++++ DOCUMENT TEXT ++++
B. Scope and Applicability
This policy statement supersedes the Statements of Policy issued by
the FDIC and the Resolution Trust Corporation ("RTC") in 1991. It
generally applies to the Corporation when it is liquidating assets of
an insured depository institution in its corporate or receivership
capacities (the "Corporation"). It applies to any tax, penalty,
interest, or other related charge imposed or sought to be imposed on
property to whose ownership the FDIC succeeds in such capacities.
C. Taxes
Payment of Taxes: The Corporation will pay its proper tax
obligations when they come due. Furthermore, the Corporation will pay
claims for delinquencies as promptly as is consistent with sound
business practice and the orderly administration of the insured
depository institution's affairs. The Corporation may decline to pay
property taxes, including delinquency charges or other claims, in
situations where abandonment of its interest in the property is
appropriate.
Owned Real Property: Owned real property of the
Corporation is subject to state and local real property taxes, if those
taxes are assessed according to the property's value. The Corporation
is immune from real property taxes assessed on other bases.
++++
EXERCISE REQUIREMENTS:
(A) Retype the passage of the FDIC tax policy statement that begins at the words "B. Scope and" and stops after the words "in such capacities.".
(B) Extend the FDIC tax policy statement, starting right after its last sentence.
++++ ENTRIES SUPPLIED ++++
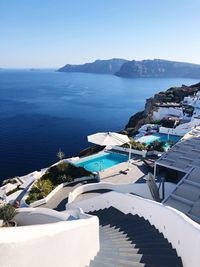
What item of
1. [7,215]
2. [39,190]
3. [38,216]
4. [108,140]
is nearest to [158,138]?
[108,140]

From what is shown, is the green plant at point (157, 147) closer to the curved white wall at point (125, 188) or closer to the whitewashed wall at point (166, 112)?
the curved white wall at point (125, 188)

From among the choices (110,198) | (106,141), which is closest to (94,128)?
(106,141)

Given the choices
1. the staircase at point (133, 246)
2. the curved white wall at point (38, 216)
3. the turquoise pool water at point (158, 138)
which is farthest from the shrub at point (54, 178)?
the turquoise pool water at point (158, 138)

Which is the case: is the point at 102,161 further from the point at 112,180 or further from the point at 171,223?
the point at 171,223

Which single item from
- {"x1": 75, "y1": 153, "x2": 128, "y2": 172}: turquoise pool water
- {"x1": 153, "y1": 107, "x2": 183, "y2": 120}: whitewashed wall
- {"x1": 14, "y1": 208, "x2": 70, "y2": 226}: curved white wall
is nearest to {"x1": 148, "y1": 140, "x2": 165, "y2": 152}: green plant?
{"x1": 75, "y1": 153, "x2": 128, "y2": 172}: turquoise pool water

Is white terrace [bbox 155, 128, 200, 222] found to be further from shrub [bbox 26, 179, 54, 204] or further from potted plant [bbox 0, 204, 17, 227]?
shrub [bbox 26, 179, 54, 204]

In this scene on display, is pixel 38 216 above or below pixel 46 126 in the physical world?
above
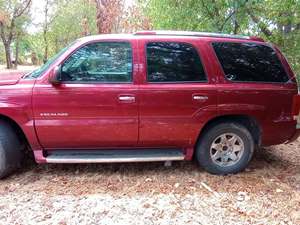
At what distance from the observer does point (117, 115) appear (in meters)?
4.27

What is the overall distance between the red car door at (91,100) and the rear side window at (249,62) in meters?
1.22

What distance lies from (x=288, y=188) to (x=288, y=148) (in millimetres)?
1768

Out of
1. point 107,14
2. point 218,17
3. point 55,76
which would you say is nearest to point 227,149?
point 55,76

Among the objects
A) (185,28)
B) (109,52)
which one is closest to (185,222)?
(109,52)

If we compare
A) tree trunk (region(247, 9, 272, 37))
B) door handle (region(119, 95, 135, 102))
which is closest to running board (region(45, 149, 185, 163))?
door handle (region(119, 95, 135, 102))

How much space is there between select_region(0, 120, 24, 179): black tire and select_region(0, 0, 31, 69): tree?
2020cm

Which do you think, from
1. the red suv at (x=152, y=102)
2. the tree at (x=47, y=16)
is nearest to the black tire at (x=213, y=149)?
the red suv at (x=152, y=102)

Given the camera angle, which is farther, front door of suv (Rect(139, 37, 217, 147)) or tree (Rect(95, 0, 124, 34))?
tree (Rect(95, 0, 124, 34))

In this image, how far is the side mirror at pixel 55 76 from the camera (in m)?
4.09

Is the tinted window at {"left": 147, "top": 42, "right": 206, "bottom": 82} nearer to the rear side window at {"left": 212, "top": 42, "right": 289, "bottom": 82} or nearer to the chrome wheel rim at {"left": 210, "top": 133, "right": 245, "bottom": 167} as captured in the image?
the rear side window at {"left": 212, "top": 42, "right": 289, "bottom": 82}

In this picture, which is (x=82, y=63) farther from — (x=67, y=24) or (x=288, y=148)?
(x=67, y=24)

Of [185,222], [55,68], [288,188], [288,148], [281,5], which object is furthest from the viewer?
[281,5]

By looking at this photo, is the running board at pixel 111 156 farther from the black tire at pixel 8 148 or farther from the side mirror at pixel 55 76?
the side mirror at pixel 55 76

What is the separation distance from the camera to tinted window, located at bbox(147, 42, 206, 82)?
14.3 feet
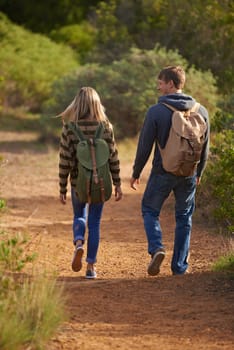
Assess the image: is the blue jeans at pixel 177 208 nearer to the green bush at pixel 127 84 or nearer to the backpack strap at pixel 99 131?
the backpack strap at pixel 99 131

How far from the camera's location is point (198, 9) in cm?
1942

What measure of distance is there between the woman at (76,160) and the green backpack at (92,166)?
57 millimetres

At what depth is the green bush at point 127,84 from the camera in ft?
61.8

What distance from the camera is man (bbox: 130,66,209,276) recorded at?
22.6ft

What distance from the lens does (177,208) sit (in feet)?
23.5

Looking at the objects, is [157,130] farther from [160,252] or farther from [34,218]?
[34,218]

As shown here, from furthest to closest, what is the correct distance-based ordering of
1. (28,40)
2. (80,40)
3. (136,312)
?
(80,40)
(28,40)
(136,312)

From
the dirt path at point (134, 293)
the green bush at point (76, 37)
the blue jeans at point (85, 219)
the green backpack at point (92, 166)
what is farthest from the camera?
the green bush at point (76, 37)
++++
SET OF ANSWERS:
(A)
B. Scope and Applicability
This policy statement supersedes the Statements of Policy issued by
the FDIC and the Resolution Trust Corporation ("RTC") in 1991. It
generally applies to the Corporation when it is liquidating assets of
an insured depository institution in its corporate or receivership
capacities (the "Corporation"). It applies to any tax, penalty,
interest, or other related charge imposed or sought to be imposed on
property to whose ownership the FDIC succeeds in such capacities.

(B)
Secured Interests in Real Property: Real property which
is subject to a security or lien interest in favor of the FDIC is
subject to ad valorem taxes and taxes assessed on other bases.
Personal Property: The Corporation is immune from all
forms of taxation on personal property.
Other Related Taxes: The Corporation is immune from taxes
other than ad valorem real property taxes. Taxes on sales, transfers,
or other dispositions of Corporation property are generally in the
nature of excise taxes which are levied on the transaction and not on
the property (although the calculation of the amount of tax may be
based on the property's sale price); the Corporation is immune from
such taxes.
D. Interest and Penalties
Interest: The Corporation will pay interest for periods
before and during FDIC ownership on delinquent taxes properly owed at
the rate provided under state law but only to the extent the interest
payment obligation is secured by a valid lien. The Corporation will
generally follow a state's own characterization as to whether a
delinquency charge constitutes a penalty, but will reserve its right to
challenge any charge (or portion thereof) called interest that is
demonstrably a penalty.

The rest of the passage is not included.